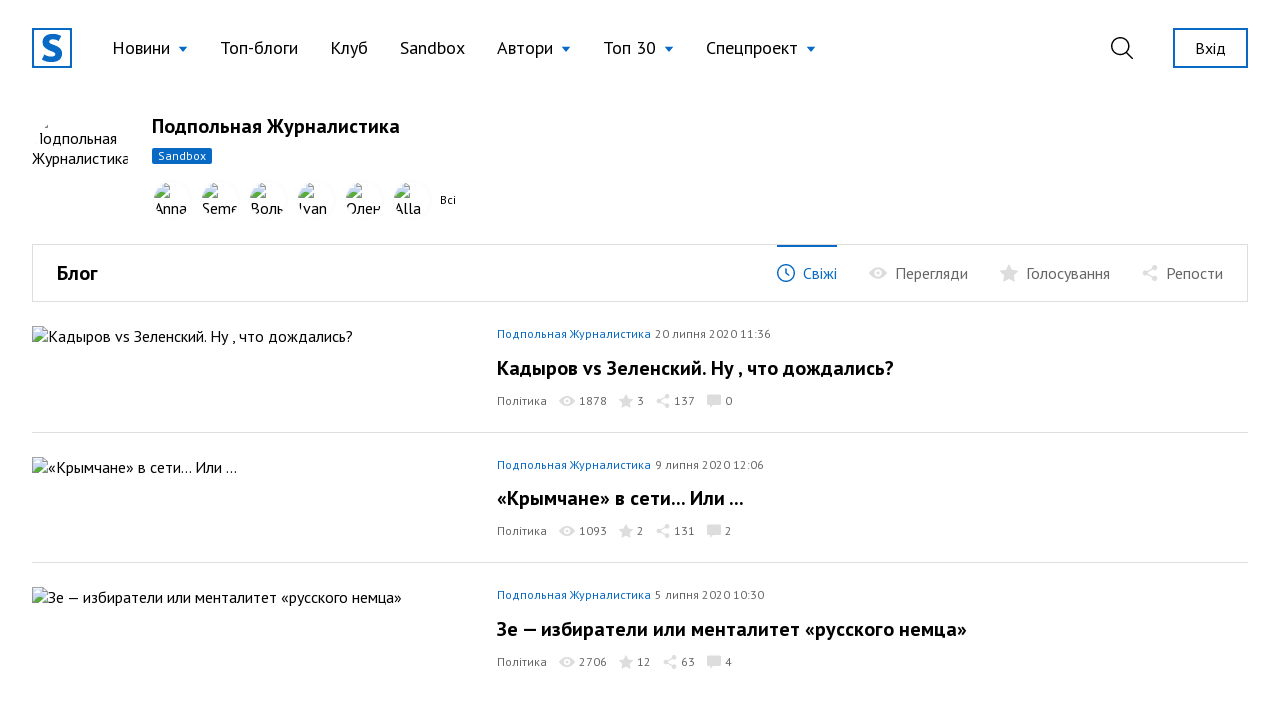

--- FILE ---
content_type: image/svg+xml
request_url: https://site.ua/assets/images/icons/share.svg
body_size: 317
content:
<svg width="14" height="14" viewBox="0 0 14 14" fill="none" xmlns="http://www.w3.org/2000/svg">
  <path d="M12.9701 2.3333c0 1.047-.8487 1.8959-1.8958 1.8959s-1.8958-.8488-1.8958-1.8959c0-1.047.8487-1.8958 1.8958-1.8958s1.8958.8488 1.8958 1.8958z" fill="#DDD"/>
  <path d="M11.0743 4.6667c-1.2869 0-2.3333-1.0465-2.3333-2.3334C8.741 1.0465 9.7874 0 11.0743 0c1.2868 0 2.3333 1.0465 2.3333 2.3333 0 1.2869-1.0465 2.3334-2.3333 2.3334zm0-3.7917c-.8044 0-1.4583.6545-1.4583 1.4583 0 .8039.6539 1.4584 1.4583 1.4584.8044 0 1.4583-.6545 1.4583-1.4584 0-.8038-.6539-1.4583-1.4583-1.4583zM12.9701 11.6667c0 1.0469-.8487 1.8958-1.8958 1.8958s-1.8958-.8489-1.8958-1.8958c0-1.0471.8487-1.896 1.8958-1.896s1.8958.8489 1.8958 1.896z" fill="#DDD"/>
  <path d="M11.0743 13.9999c-1.2869 0-2.3333-1.0465-2.3333-2.3332 0-1.2869 1.0464-2.3335 2.3333-2.3335 1.2868 0 2.3333 1.0466 2.3333 2.3335 0 1.2867-1.0465 2.3332-2.3333 2.3332zm0-3.7916c-.8044 0-1.4583.6545-1.4583 1.4584 0 .8037.6539 1.4583 1.4583 1.4583.8044 0 1.4583-.6546 1.4583-1.4583 0-.8039-.6539-1.4584-1.4583-1.4584zM4.8034 7c0 1.0471-.8488 1.8958-1.8959 1.8958-1.047 0-1.8958-.8487-1.8958-1.8957 0-1.0471.8488-1.8958 1.8958-1.8958S4.8035 5.953 4.8035 7z" fill="#DDD"/>
  <path d="M2.9075 9.3333C1.6208 9.3333.5742 8.287.5742 7.0001c0-1.287 1.0466-2.3333 2.3333-2.3333C4.1944 4.6668 5.241 5.7132 5.241 7c0 1.287-1.0465 2.3333-2.3334 2.3333zm0-3.7915c-.8044 0-1.4583.6544-1.4583 1.4582 0 .804.654 1.4583 1.4583 1.4583.8045 0 1.4584-.6544 1.4584-1.4582 0-.804-.6539-1.4583-1.4584-1.4583z" fill="#DDD"/>
  <path d="M4.2849 6.72a.5824.5824 0 01-.5076-.2946c-.1593-.2794-.0612-.6358.2182-.7957L9.4082 2.544c.2794-.1604.6358-.0624.7957.2181.1593.2795.0612.6359-.2182.7958L4.573 6.6436a.5796.5796 0 01-.288.0764zM9.697 11.5327a.5797.5797 0 01-.2882-.0765L3.996 8.3704a.584.584 0 01-.218-.7957.5823.5823 0 01.7956-.2181l5.4127 3.0857a.5841.5841 0 01.2182.7958.5839.5839 0 01-.5075.2946z" fill="#DDD"/>
</svg>

--- FILE ---
content_type: image/svg+xml
request_url: https://site.ua/assets/images/icons/star-gray.svg
body_size: -98
content:
<svg width="14" height="14" viewBox="0 0 14 14" fill="none" xmlns="http://www.w3.org/2000/svg">
  <g clip-path="url(#clip10)">
    <path d="M13.9798 5.3937a.41.41 0 00-.3311-.2791l-4.34-.6307L7.3677.551a.4101.4101 0 00-.7356 0L4.6911 4.484l-4.34.6307a.4101.4101 0 00-.2273.6995L3.264 8.8755l-.7412 4.3225a.4102.4102 0 00.595.4324L7 11.5894l3.8817 2.0409a.4102.4102 0 00.5952-.4324l-.7415-4.3225L13.876 5.814a.41.41 0 00.1038-.4204z" fill="#DDDDDD"/>
  </g>
  <defs>
    <clipPath id="clip10">
      <path fill="#fff" d="M0 0h14v14H0z"/>
    </clipPath>
  </defs>
</svg>


--- FILE ---
content_type: image/svg+xml
request_url: https://site.ua/assets/images/icons/share-round/telegram.svg
body_size: -44
content:
<svg width="28" height="28" viewBox="0 0 28 28" fill="none" xmlns="http://www.w3.org/2000/svg">
  <path d="M14 28c7.732 0 14-6.268 14-14S21.732 0 14 0 0 6.268 0 14s6.268 14 14 14z" fill="#039BE5"/>
  <path d="M6.406 13.6967l13.4983-5.2045c.6265-.2264 1.1737.1528.9707 1.1001l.0011-.0011-2.2983 10.8278c-.1703.7677-.6265.9543-1.2647.5927l-3.4999-2.5795-1.6882 1.6263c-.1867.1867-.3442.3442-.7058.3442l.2485-3.5619 6.4866-5.8601c.2823-.2485-.063-.3885-.4352-.1412l-8.0161 5.047-3.4557-1.078c-.7501-.238-.7665-.7502.1587-1.1118z" fill="#fff"/>
</svg>

--- FILE ---
content_type: image/svg+xml
request_url: https://site.ua/assets/images/icons/eye.svg
body_size: -19
content:
<svg width="16" height="16" viewBox="0 0 16 16" fill="none" xmlns="http://www.w3.org/2000/svg">
  <g clip-path="url(#clip5)" fill="#DDD">
    <path d="M15.9121 7.7272c-.1429-.1996-3.5476-4.8834-7.8807-4.8834-4.3335 0-7.8007 4.6838-7.9436 4.8834a.4674.4674 0 000 .5457c.1429.1997 3.61 4.8834 7.9436 4.8834 4.3331 0 7.7378-4.6837 7.8807-4.8835a.4676.4676 0 000-.5456zm-7.8807 3.5541c-1.8091 0-3.3438-1.4722-3.3438-3.2813 0-1.809 1.5347-3.2813 3.3438-3.2813 1.809 0 3.2813 1.4722 3.2813 3.2813s-1.4722 3.2813-3.2813 3.2813z"/>
    <path d="M8.0314 6.5938c-.7756 0-1.4687.6309-1.4687 1.4062 0 .7756.6931 1.4063 1.4687 1.4063.7754 0 1.4063-.6307 1.4063-1.4063 0-.7753-.631-1.4063-1.4063-1.4063z"/>
  </g>
  <defs>
    <clipPath id="clip5">
      <path fill="#fff" d="M0 0h16v16H0z"/>
    </clipPath>
  </defs>
</svg>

━━━━━━

▶ [Problem description]:
Because only the text is wanted, copy each record above precisely and omit its pictures.

▶ [Answer for this exercise]:
--- FILE ---
content_type: image/svg+xml
request_url: https://site.ua/assets/images/icons/share.svg
body_size: 317
content:
<svg width="14" height="14" viewBox="0 0 14 14" fill="none" xmlns="http://www.w3.org/2000/svg">
  <path d="M12.9701 2.3333c0 1.047-.8487 1.8959-1.8958 1.8959s-1.8958-.8488-1.8958-1.8959c0-1.047.8487-1.8958 1.8958-1.8958s1.8958.8488 1.8958 1.8958z" fill="#DDD"/>
  <path d="M11.0743 4.6667c-1.2869 0-2.3333-1.0465-2.3333-2.3334C8.741 1.0465 9.7874 0 11.0743 0c1.2868 0 2.3333 1.0465 2.3333 2.3333 0 1.2869-1.0465 2.3334-2.3333 2.3334zm0-3.7917c-.8044 0-1.4583.6545-1.4583 1.4583 0 .8039.6539 1.4584 1.4583 1.4584.8044 0 1.4583-.6545 1.4583-1.4584 0-.8038-.6539-1.4583-1.4583-1.4583zM12.9701 11.6667c0 1.0469-.8487 1.8958-1.8958 1.8958s-1.8958-.8489-1.8958-1.8958c0-1.0471.8487-1.896 1.8958-1.896s1.8958.8489 1.8958 1.896z" fill="#DDD"/>
  <path d="M11.0743 13.9999c-1.2869 0-2.3333-1.0465-2.3333-2.3332 0-1.2869 1.0464-2.3335 2.3333-2.3335 1.2868 0 2.3333 1.0466 2.3333 2.3335 0 1.2867-1.0465 2.3332-2.3333 2.3332zm0-3.7916c-.8044 0-1.4583.6545-1.4583 1.4584 0 .8037.6539 1.4583 1.4583 1.4583.8044 0 1.4583-.6546 1.4583-1.4583 0-.8039-.6539-1.4584-1.4583-1.4584zM4.8034 7c0 1.0471-.8488 1.8958-1.8959 1.8958-1.047 0-1.8958-.8487-1.8958-1.8957 0-1.0471.8488-1.8958 1.8958-1.8958S4.8035 5.953 4.8035 7z" fill="#DDD"/>
  <path d="M2.9075 9.3333C1.6208 9.3333.5742 8.287.5742 7.0001c0-1.287 1.0466-2.3333 2.3333-2.3333C4.1944 4.6668 5.241 5.7132 5.241 7c0 1.287-1.0465 2.3333-2.3334 2.3333zm0-3.7915c-.8044 0-1.4583.6544-1.4583 1.4582 0 .804.654 1.4583 1.4583 1.4583.8045 0 1.4584-.6544 1.4584-1.4582 0-.804-.6539-1.4583-1.4584-1.4583z" fill="#DDD"/>
  <path d="M4.2849 6.72a.5824.5824 0 01-.5076-.2946c-.1593-.2794-.0612-.6358.2182-.7957L9.4082 2.544c.2794-.1604.6358-.0624.7957.2181.1593.2795.0612.6359-.2182.7958L4.573 6.6436a.5796.5796 0 01-.288.0764zM9.697 11.5327a.5797.5797 0 01-.2882-.0765L3.996 8.3704a.584.584 0 01-.218-.7957.5823.5823 0 01.7956-.2181l5.4127 3.0857a.5841.5841 0 01.2182.7958.5839.5839 0 01-.5075.2946z" fill="#DDD"/>
</svg>

--- FILE ---
content_type: image/svg+xml
request_url: https://site.ua/assets/images/icons/star-gray.svg
body_size: -98
content:
<svg width="14" height="14" viewBox="0 0 14 14" fill="none" xmlns="http://www.w3.org/2000/svg">
  <g clip-path="url(#clip10)">
    <path d="M13.9798 5.3937a.41.41 0 00-.3311-.2791l-4.34-.6307L7.3677.551a.4101.4101 0 00-.7356 0L4.6911 4.484l-4.34.6307a.4101.4101 0 00-.2273.6995L3.264 8.8755l-.7412 4.3225a.4102.4102 0 00.595.4324L7 11.5894l3.8817 2.0409a.4102.4102 0 00.5952-.4324l-.7415-4.3225L13.876 5.814a.41.41 0 00.1038-.4204z" fill="#DDDDDD"/>
  </g>
  <defs>
    <clipPath id="clip10">
      <path fill="#fff" d="M0 0h14v14H0z"/>
    </clipPath>
  </defs>
</svg>


--- FILE ---
content_type: image/svg+xml
request_url: https://site.ua/assets/images/icons/share-round/telegram.svg
body_size: -44
content:
<svg width="28" height="28" viewBox="0 0 28 28" fill="none" xmlns="http://www.w3.org/2000/svg">
  <path d="M14 28c7.732 0 14-6.268 14-14S21.732 0 14 0 0 6.268 0 14s6.268 14 14 14z" fill="#039BE5"/>
  <path d="M6.406 13.6967l13.4983-5.2045c.6265-.2264 1.1737.1528.9707 1.1001l.0011-.0011-2.2983 10.8278c-.1703.7677-.6265.9543-1.2647.5927l-3.4999-2.5795-1.6882 1.6263c-.1867.1867-.3442.3442-.7058.3442l.2485-3.5619 6.4866-5.8601c.2823-.2485-.063-.3885-.4352-.1412l-8.0161 5.047-3.4557-1.078c-.7501-.238-.7665-.7502.1587-1.1118z" fill="#fff"/>
</svg>

--- FILE ---
content_type: image/svg+xml
request_url: https://site.ua/assets/images/icons/eye.svg
body_size: -19
content:
<svg width="16" height="16" viewBox="0 0 16 16" fill="none" xmlns="http://www.w3.org/2000/svg">
  <g clip-path="url(#clip5)" fill="#DDD">
    <path d="M15.9121 7.7272c-.1429-.1996-3.5476-4.8834-7.8807-4.8834-4.3335 0-7.8007 4.6838-7.9436 4.8834a.4674.4674 0 000 .5457c.1429.1997 3.61 4.8834 7.9436 4.8834 4.3331 0 7.7378-4.6837 7.8807-4.8835a.4676.4676 0 000-.5456zm-7.8807 3.5541c-1.8091 0-3.3438-1.4722-3.3438-3.2813 0-1.809 1.5347-3.2813 3.3438-3.2813 1.809 0 3.2813 1.4722 3.2813 3.2813s-1.4722 3.2813-3.2813 3.2813z"/>
    <path d="M8.0314 6.5938c-.7756 0-1.4687.6309-1.4687 1.4062 0 .7756.6931 1.4063 1.4687 1.4063.7754 0 1.4063-.6307 1.4063-1.4063 0-.7753-.631-1.4063-1.4063-1.4063z"/>
  </g>
  <defs>
    <clipPath id="clip5">
      <path fill="#fff" d="M0 0h16v16H0z"/>
    </clipPath>
  </defs>
</svg>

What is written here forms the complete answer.